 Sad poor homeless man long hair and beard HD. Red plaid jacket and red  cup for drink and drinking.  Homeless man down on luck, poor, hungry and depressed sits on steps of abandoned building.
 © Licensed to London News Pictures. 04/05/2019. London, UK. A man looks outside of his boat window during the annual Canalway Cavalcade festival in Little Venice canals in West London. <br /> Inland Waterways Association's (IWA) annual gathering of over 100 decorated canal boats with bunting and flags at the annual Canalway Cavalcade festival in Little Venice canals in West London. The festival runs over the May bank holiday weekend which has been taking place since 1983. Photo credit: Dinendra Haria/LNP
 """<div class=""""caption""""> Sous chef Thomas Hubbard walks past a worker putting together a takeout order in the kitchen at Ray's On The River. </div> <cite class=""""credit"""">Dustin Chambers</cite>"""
=====
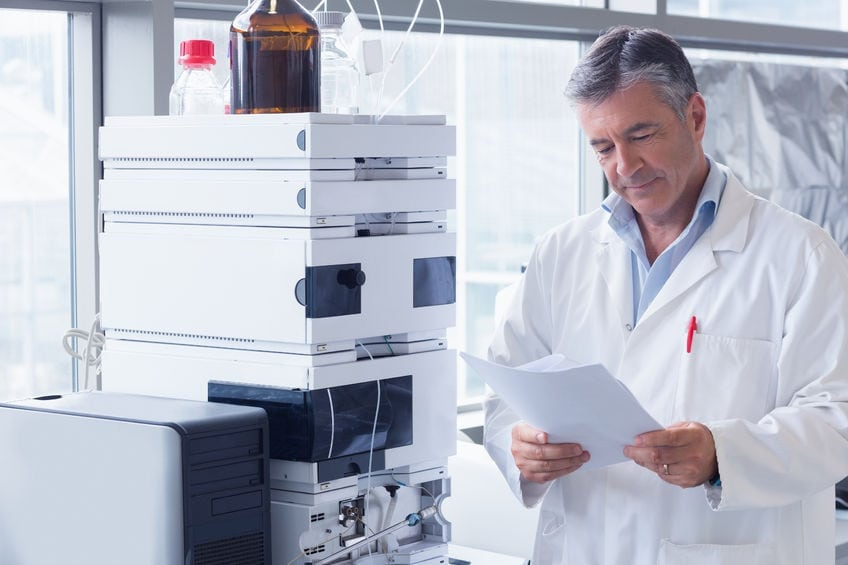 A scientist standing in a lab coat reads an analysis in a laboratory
=====
Exercise description -
Collect every line with the string "credit" from the records, and copy each.

Your response -
 © Licensed to London News Pictures. 04/05/2019. London, UK. A man looks outside of his boat window during the annual Canalway Cavalcade festival in Little Venice canals in West London. <br /> Inland Waterways Association's (IWA) annual gathering of over 100 decorated canal boats with bunting and flags at the annual Canalway Cavalcade festival in Little Venice canals in West London. The festival runs over the May bank holiday weekend which has been taking place since 1983. Photo credit: Dinendra Haria/LNP
 """<div class=""""caption""""> Sous chef Thomas Hubbard walks past a worker putting together a takeout order in the kitchen at Ray's On The River. </div> <cite class=""""credit"""">Dustin Chambers</cite>"""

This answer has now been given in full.